The insurance contract includes a duty known as “uberrima fides”, the duty of utmost good faith. It means that a higher duty of disclosure is required from people in relation to insurance contracts than other types of contract. If someone fails to disclose a fact deemed to be material to an insurance contract, the insurance company may have the right to cancel the policy, ab initio. This results in the possibility of a contract being deemed null and void and treated as never having been in existence.
Court convictions are generally required to be disclosed when seeking insurance. The enactment of the Criminal Justice (Spent Convictions and Certain Disclosures) Act 2016 (“the Act”) means that where certain criteria are met, a person may no longer have to disclose certain convictions when seeking insurance. The Act came into force on 29th April 2016.
- The person must be over the age of 18 on the date of commission of the offence,
- At least 7 years must have passed since the effective date of conviction,
- The sentence imposed by the court in respect of the conviction cannot be an“excluded sentence”; and
- The person must have complied with the court order in respect of the conviction concerned.

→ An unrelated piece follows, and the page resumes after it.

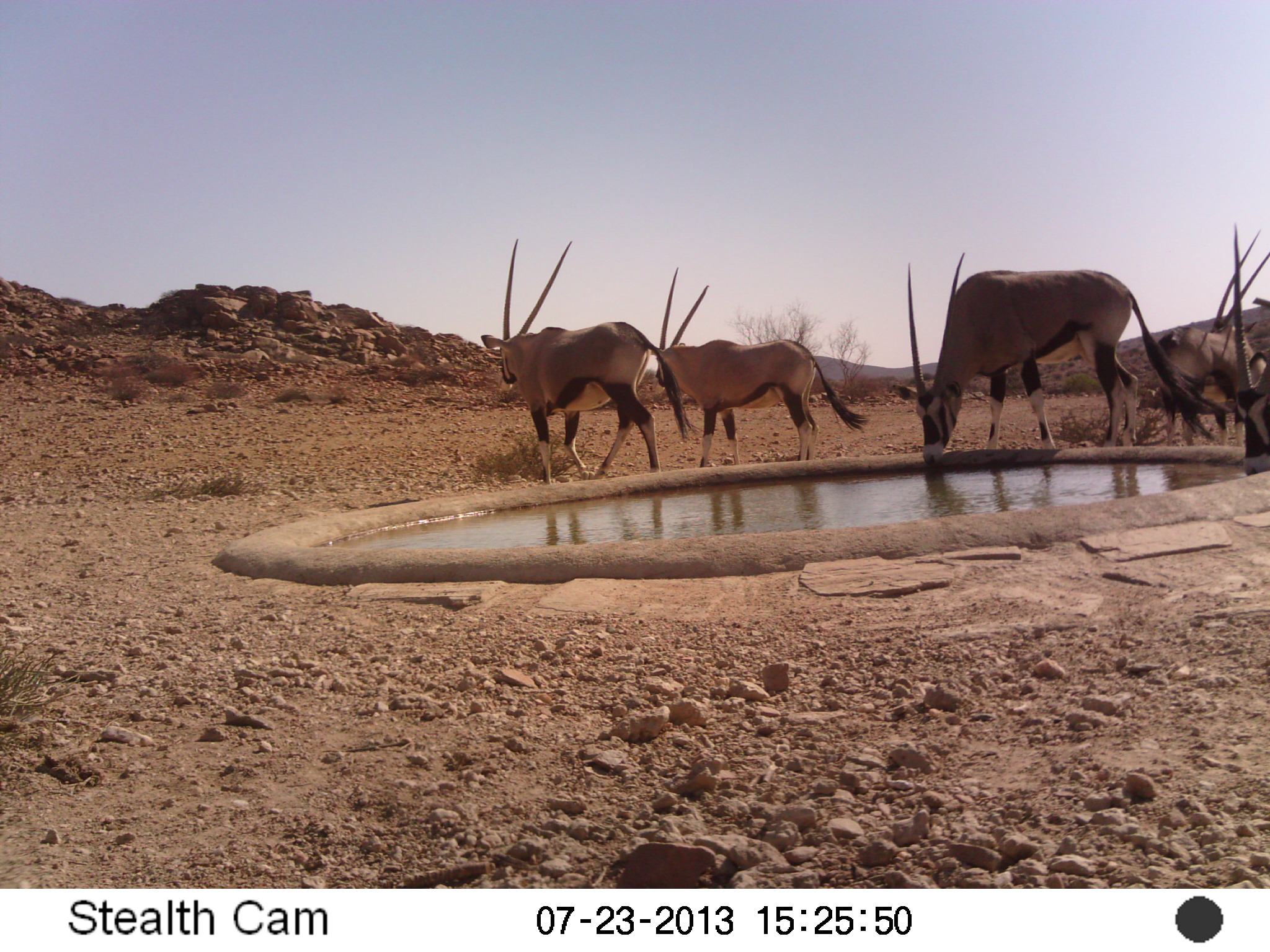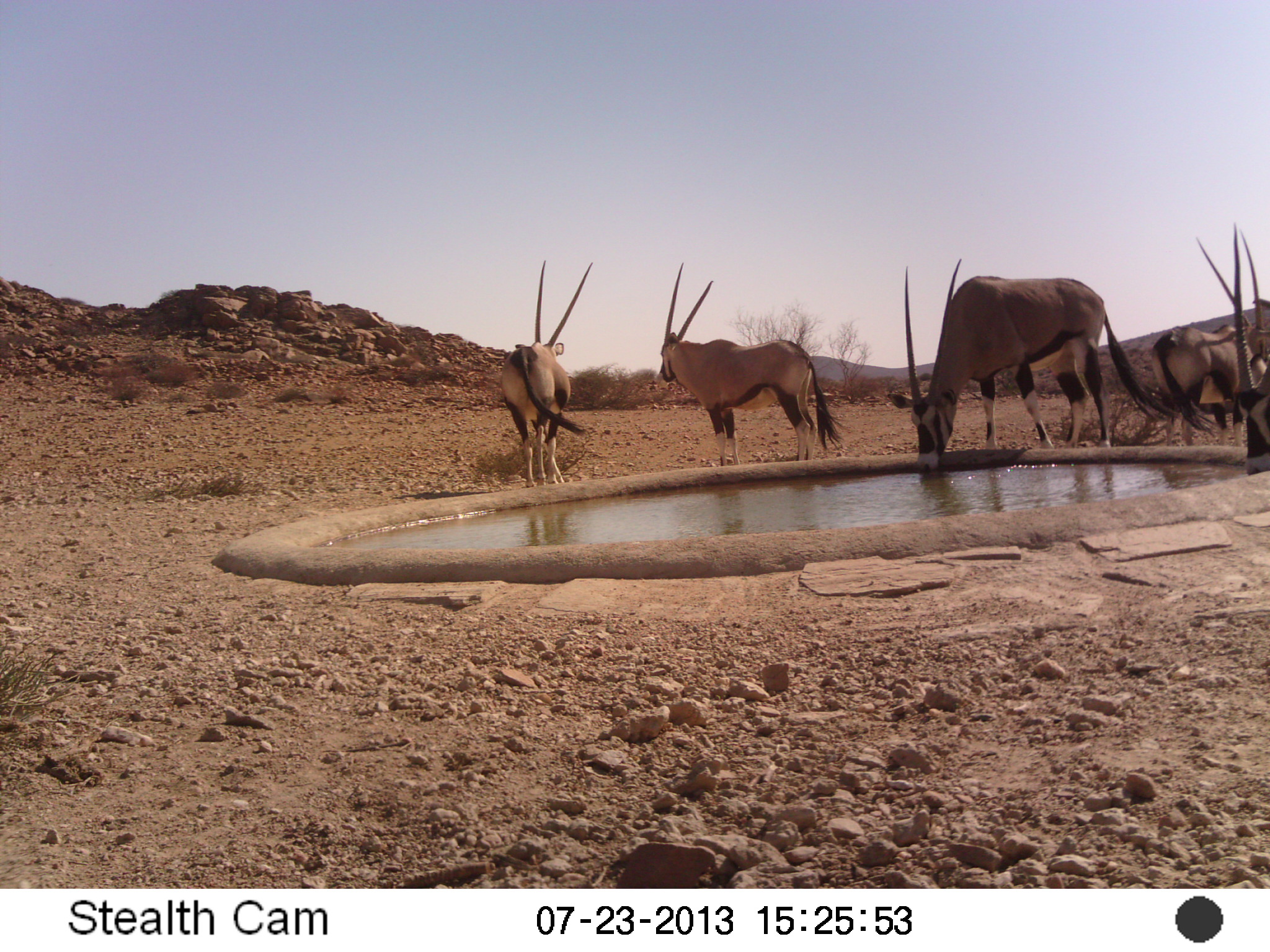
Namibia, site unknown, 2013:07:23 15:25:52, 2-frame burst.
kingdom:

The “effective date of conviction” means the date on which a sentence, e.g, fine, driving ban, imprisonment, becomes operative. This is particularly important, for example, in drink driving cases where a delay of perhaps six months is allowed before a driving ban takes effect. The 7 year period will run from this later date, rather than the date of actual conviction.
Generally, no more than one conviction may be regarded as spent. More than one conviction will mean that none of the convictions can be regarded as spent. However, if a person is convicted of 2 or more offences committed simultaneously or arising from the same incident the convictions can be regarded as one single conviction.
Similarly, anyone convicted of fraud, deceit or dishonesty in respect of a claim under an insurance policy of assurance will not be excused from disclosing such a conviction when applying for any subsequent insurance.
- People no longer have to disclose spent convictions when seeking insurance.
- There is increased access to insurance for a large number of people.